Among the entries below, the lines from the one with "Exteriérový stolík s podnosom Kingstone" up to and including the one with "Full 'Monty Sandwich" are to be restated exactly, without pictures.

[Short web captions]
= = = = = = =

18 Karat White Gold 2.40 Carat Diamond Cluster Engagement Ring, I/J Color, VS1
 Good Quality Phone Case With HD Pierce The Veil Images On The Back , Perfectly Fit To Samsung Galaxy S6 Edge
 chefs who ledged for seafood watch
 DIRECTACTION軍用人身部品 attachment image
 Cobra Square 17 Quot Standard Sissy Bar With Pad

= = = = = = =

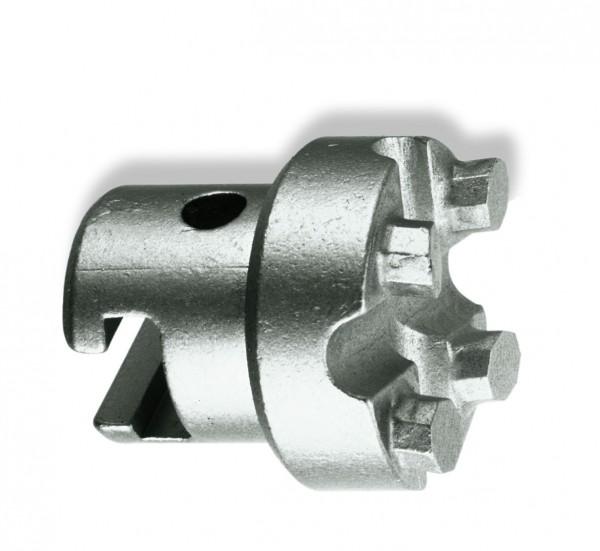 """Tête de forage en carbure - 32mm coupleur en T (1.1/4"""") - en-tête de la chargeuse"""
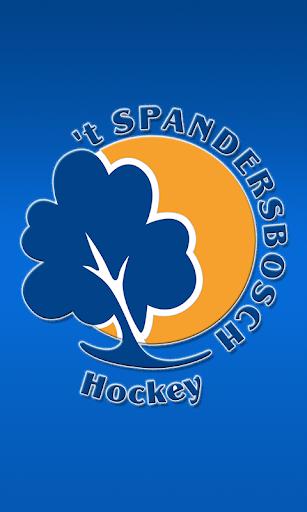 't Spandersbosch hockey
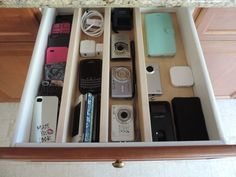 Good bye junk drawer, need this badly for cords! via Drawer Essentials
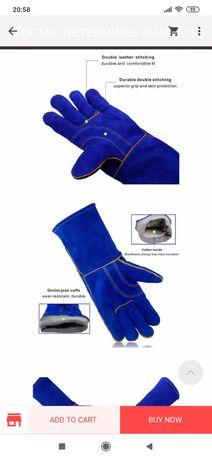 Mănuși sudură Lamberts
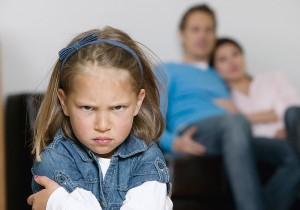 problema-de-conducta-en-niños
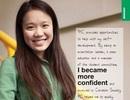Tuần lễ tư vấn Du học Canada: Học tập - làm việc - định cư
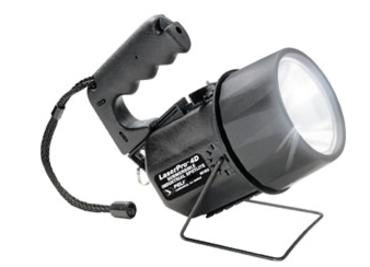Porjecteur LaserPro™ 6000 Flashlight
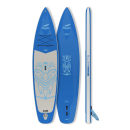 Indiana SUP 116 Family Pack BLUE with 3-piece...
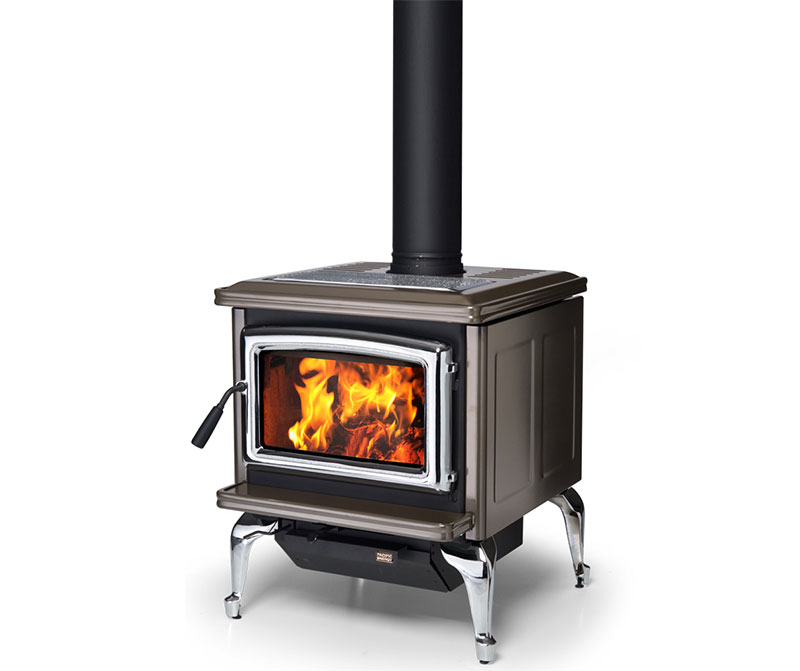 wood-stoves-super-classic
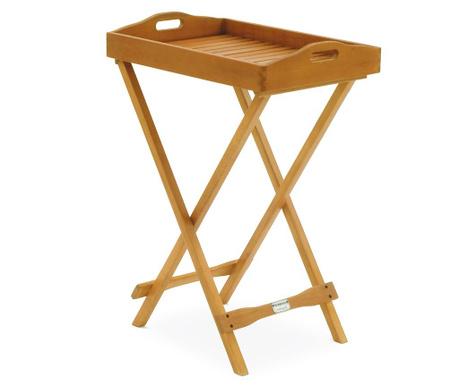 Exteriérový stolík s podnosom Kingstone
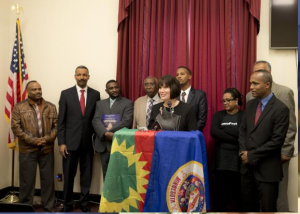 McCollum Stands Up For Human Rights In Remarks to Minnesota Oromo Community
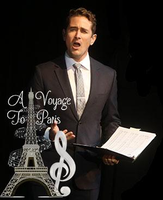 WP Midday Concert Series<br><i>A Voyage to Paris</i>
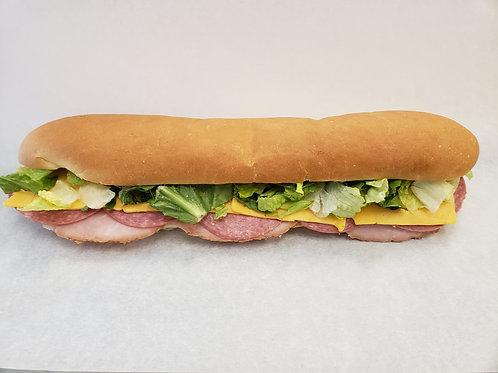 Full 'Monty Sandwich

= = = = = = =

WRITTEN RESPONSE —
 Exteriérový stolík s podnosom Kingstone
 McCollum Stands Up For Human Rights In Remarks to Minnesota Oromo Community
 WP Midday Concert Series<br><i>A Voyage to Paris</i>
 Full 'Monty Sandwich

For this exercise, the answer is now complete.